The Soil Connection to Radiant Violets:

  • Well-draining soil isn’t just a choice; it’s a crucial aspect of African violet care.
  • Creating an environment that mimics their natural habitat enhances their growth.
  • Choosing the right soil is a gift you give your African violets to ensure their vibrancy and beauty thrive

FAQ on African Violet Leaves

Can African Violet leaves get wet?

No, don’t spray or sprinkle water on African violet leaves

  • African Violet leaves are sensitive to water, and getting their leaves wet can lead to spotting, discoloration, and damage.
  • Water should be applied directly to the soil or by bottom watering to avoid wetting the leaves.
  • Use a watering can with a narrow spout or a bottom-watering method for the best results.

Can African Violet leaves be rooted in water?

Yes, but it is not easy and recommended for everyone.

  • African Violet leaves can be propagated in water, but it is not the most reliable method.
  • Water propagation may work for some varieties, but it can lead to rot or failure for others.
  • It’s generally recommended to use soil or a specialized African Violet rooting medium for better success rates.

When does African Violet bloom?

  • African Violets can bloom throughout the year, but their peak blooming periods are often in spring and fall.
  • Proper lighting, temperature, and care conditions are crucial for encouraging consistent blooming.
  • Regular feeding with a balanced African Violet fertilizer can also promote blooming.

African Violet is wilting: Reasons:

  • Overwatering can lead to wilting, as African Violets are susceptible to root rot.
  • Insufficient watering or underwatering can also cause wilting.
  • Extreme temperature fluctuations or exposure to drafts can stress the plant and result in wilting.

How to Fix:

  • Check the soil moisture level and adjust the watering accordingly.
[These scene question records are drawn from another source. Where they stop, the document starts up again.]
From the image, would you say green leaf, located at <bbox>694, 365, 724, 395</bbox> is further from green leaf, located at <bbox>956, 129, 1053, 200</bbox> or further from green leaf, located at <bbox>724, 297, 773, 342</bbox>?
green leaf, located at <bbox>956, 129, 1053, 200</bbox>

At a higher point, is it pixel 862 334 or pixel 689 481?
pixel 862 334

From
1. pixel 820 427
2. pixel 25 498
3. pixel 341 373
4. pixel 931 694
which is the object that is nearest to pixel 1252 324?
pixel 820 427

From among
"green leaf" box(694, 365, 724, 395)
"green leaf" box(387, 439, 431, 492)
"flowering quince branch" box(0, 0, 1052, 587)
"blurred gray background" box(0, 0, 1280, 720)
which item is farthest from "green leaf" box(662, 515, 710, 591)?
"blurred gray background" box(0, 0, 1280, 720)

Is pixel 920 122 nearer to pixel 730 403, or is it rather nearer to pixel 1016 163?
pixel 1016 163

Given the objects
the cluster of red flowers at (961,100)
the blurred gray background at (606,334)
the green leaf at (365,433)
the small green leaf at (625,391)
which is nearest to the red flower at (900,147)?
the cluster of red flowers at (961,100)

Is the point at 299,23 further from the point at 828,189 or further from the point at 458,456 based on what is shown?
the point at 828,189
Allow the soil to dry slightly between waterings.
  • Ensure proper drainage to prevent waterlogging and root rot.
  • Provide consistent room temperatures between 65-75°F (18-24°C) and avoid sudden temperature changes.
  • Shield the plant from cold drafts and direct sunlight, as they can cause wilting.

FAQ: Can You Apply Misting On African Violet?

Due to being of rainforest origin, African violet can’t tolerate dry air for long. To fight the condition, you can mist the leaves once a day, during the scorchy summer days.

So, you can apply to mist on African violet but make sure you don’t try it during the night or after the sunset.

Should Yellow Leaves Be Removed From African Violets?

You must remove old yellow leaves from your plant. However, yellow leaves that get discolored due to improper caring, should not be detached earlier, before applying any remedy methods to them.

Related: How to fix yellow leaves on my philodendron

Yellow leaves on Basil | Hibiscus | Donkeys Tail | Aloe Vera | Caladium | Peacelily

How Often Are African Violets To Be Watered?

You can water an African violet plant once a week, especially during the heavy summer days. Try to reduce the watering during rainy seasons and winter days.

Always check the soil before watering and never try to soak your plant, if you find the soil is moist ever.

Do African Violets Need To Be Watered from The Bottom?

The best method to water an African violet plant is from the bottom to up. To apply this method, place the plant in a shallow tray of clear water for half an hour.

Let the soil soak up the water through the drainage hole of the pot at the bottom. So, the answer is yes, you can water African violet from the bottom in a way to keeps the foliage safe from getting drenched.